Blue Eagles make country proud

Jude P. Roque

Ateneo de Manila University’s men’s basketball varsity squad—the Blue Eagles—represented the Philippines in the 40th William Jones Cup tournament in Taipei and did not disappoint. It was the first time the country sent a college team in this annual international tournament, which initially raised eyebrows. The Philippines is usually represented by the national men’s team or a professional squad bolstered by foreign imports. For the record, the country has won five Jones Cup titles, the last in 2016 by the import-laden Mighty Sports squad that swept the tournament. Two other foreign player-reinforced Philippine teams won this tournament previously—Northern Cement in 1981, and San Miguel Beer (with Chip Engelland, Jeff Moore and Dennis Still) in 1985. The Philippine men’s national team also did the trick twice—in 1998 by the Tim Cone-led Centennial team and in 2012 by Gilas 2.0 of coach Chot Reyes. Earlier this year, defending NCAA champions San Beda Red Lions also represented the country in another major international joust—the Dubai International Basketball Championship—but failed to notch a single win in four outings versus top caliber and import-reinforced professional teams in West Asia.

The original plan was to send the “23 for 2023” Gilas Cadet squad to Taipei but most of its players have commitments with their school teams. The Blue Eagles were fresh from winning the 2018 Fil Oil Cup pre-season tournament via sweep and welcomed the thought of testing the international waters of the Jones Cup. After all, Ateneo head coach Tab Baldwin is no stranger to the Jones Cup after having previously coached the Jordanian National Team and Gilas Pilipinas in the same tournament before. In 2015, he led Gilas to a second-place finish there.
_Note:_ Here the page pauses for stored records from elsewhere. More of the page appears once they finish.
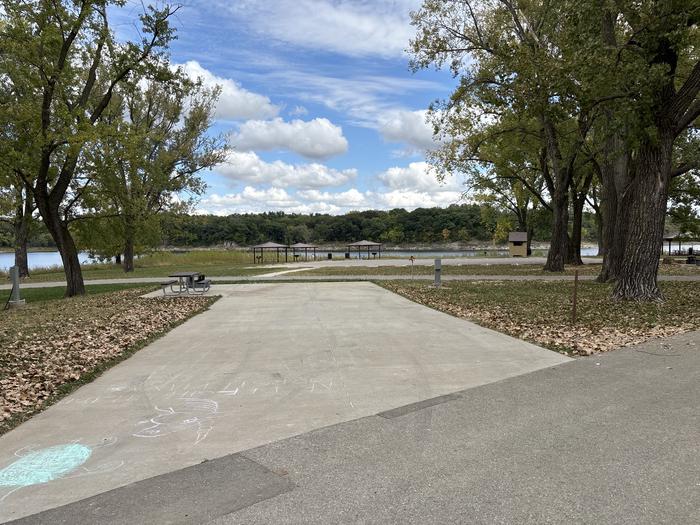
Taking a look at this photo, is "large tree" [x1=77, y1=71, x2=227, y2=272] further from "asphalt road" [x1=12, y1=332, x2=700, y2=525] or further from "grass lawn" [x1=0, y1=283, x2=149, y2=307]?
"asphalt road" [x1=12, y1=332, x2=700, y2=525]

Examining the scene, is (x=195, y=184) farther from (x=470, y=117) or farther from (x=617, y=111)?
(x=617, y=111)

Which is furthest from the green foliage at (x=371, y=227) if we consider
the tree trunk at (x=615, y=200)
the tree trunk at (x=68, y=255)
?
the tree trunk at (x=615, y=200)

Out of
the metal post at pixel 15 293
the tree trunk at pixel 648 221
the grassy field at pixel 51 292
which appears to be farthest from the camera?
the grassy field at pixel 51 292

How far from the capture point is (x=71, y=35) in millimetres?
16578

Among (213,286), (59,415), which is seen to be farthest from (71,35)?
(59,415)

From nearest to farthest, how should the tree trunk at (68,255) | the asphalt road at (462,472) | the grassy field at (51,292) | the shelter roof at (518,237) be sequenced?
1. the asphalt road at (462,472)
2. the tree trunk at (68,255)
3. the grassy field at (51,292)
4. the shelter roof at (518,237)

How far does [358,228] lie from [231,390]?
102m

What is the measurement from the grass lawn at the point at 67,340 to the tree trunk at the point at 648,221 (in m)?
10.8

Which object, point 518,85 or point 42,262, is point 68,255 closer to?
point 518,85

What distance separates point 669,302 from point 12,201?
3468 centimetres

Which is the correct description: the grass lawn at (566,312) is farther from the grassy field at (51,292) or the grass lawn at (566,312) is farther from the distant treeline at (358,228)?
the distant treeline at (358,228)

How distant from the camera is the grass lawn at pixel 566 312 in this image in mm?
8312

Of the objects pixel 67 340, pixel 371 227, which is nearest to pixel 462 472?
pixel 67 340

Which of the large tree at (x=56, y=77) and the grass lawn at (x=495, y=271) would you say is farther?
the grass lawn at (x=495, y=271)
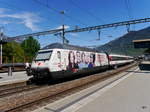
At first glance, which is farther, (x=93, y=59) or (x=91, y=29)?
(x=91, y=29)

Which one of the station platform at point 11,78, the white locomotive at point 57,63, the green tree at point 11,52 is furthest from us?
the green tree at point 11,52

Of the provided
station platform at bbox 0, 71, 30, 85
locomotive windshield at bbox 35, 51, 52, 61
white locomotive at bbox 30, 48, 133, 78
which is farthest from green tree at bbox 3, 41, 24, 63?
locomotive windshield at bbox 35, 51, 52, 61

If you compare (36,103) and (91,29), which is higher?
(91,29)

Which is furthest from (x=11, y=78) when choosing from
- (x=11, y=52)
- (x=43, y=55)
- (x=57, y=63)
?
(x=11, y=52)

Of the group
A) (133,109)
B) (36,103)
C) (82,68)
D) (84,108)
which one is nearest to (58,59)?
(82,68)

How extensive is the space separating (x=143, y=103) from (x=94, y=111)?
2.23m

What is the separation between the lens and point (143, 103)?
653cm

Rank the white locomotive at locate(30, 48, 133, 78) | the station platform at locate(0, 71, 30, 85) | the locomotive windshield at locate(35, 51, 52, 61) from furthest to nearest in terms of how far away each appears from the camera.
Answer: the station platform at locate(0, 71, 30, 85)
the locomotive windshield at locate(35, 51, 52, 61)
the white locomotive at locate(30, 48, 133, 78)

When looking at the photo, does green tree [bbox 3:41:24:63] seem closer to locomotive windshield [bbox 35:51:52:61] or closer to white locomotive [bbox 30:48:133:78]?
white locomotive [bbox 30:48:133:78]

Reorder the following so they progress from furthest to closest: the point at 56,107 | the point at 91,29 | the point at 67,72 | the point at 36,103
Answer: the point at 91,29 → the point at 67,72 → the point at 36,103 → the point at 56,107

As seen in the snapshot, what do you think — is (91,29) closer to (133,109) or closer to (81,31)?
(81,31)

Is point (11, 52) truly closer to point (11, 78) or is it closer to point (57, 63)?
point (11, 78)

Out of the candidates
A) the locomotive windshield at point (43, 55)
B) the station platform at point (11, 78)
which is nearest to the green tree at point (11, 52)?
the station platform at point (11, 78)

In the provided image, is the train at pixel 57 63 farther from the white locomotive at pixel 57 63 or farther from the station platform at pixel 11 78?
the station platform at pixel 11 78
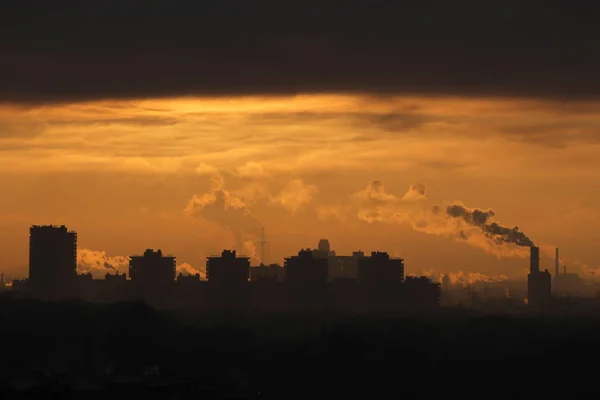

Although we expected the Blue Eagles to compete well in the Jones Cup, they surely exceeded expectations with remarkable victories that put them in contention for a medal finish. As of press time, Ateneo has yet to tangle with Iran, which is composed of cadet players of the Iranian National Team. If the Eagles emerge victorious over Iran, they would end up at third spot in this tourney. If they don’t, they would equal Gilas’ feat last year in the same tournament at fourth place.

With a young and hard working crew, Baldwin was able to whip up a formidable unit that passed the test with flying colors even in such a prestigious international cage tournament as the Jones Cup. Ateneo scored wins over Chinese-Taipei White (87-64), Japan-B (80-74), Indonesia (89-78), Lithuania-LSU (98-65) and Chinese-Taipei Blue (77-76). The Blue Eagles gave themselves a chance for a podium finish with the humongous upset 77-76 victory against the Taiwanese National Team after a booming triple from Matt Nieto in the last three seconds of the game. Baldwin designed a perfect play that set-up that three-point shot, and Nieto delivered the stone-cold dagger right into the hearts of the boisterous Taipei crowd.

New African recruit Ange Kouame of the Ivory Coast was the tournament’s second best rebounder with 10.8 boards per game. The 7’0” center is without a doubt the big difference in this current Blue Eagle band compared to last year’s roster. Kouame is much more skilled, athletic and agile than former foreign-recruit Chibuze Ikeh. He can also bring down the ball with ease and shoot from long-distance. So impressive was Kouame in both the Fil Oil Cup and Jones Cup that the Samahang Basketbol ng Pilipinas is now considering him as a potential future naturalized import for Gilas. If Kouame is cleared to play in this year’s Universities Athletics Association of the Philippines (UAAP), the Blue Eagles will be tough to beat. With Kouame, Ateneo is a complete team because it doesn’t have a very tall local line-up. But what the Eagles have are distinguished discipline, smart offense, no non-sense defense, tenacious fighting heart and a genius bench tactician. They operate on a starless system that thrives on total team effort.

So kudos to the mighty Blue and White—Coach Tab, Manager Epok, Ma’am Debbie, deputies Sandy, Gene, Gabby, Yuri, Ford and Jon, and players Thirdy, Isaac, Matt, Mike, Ange, Anton, Tyler, Aaron, Jolo, Patrick, Gian, Jawuan, Chew, BJ and William.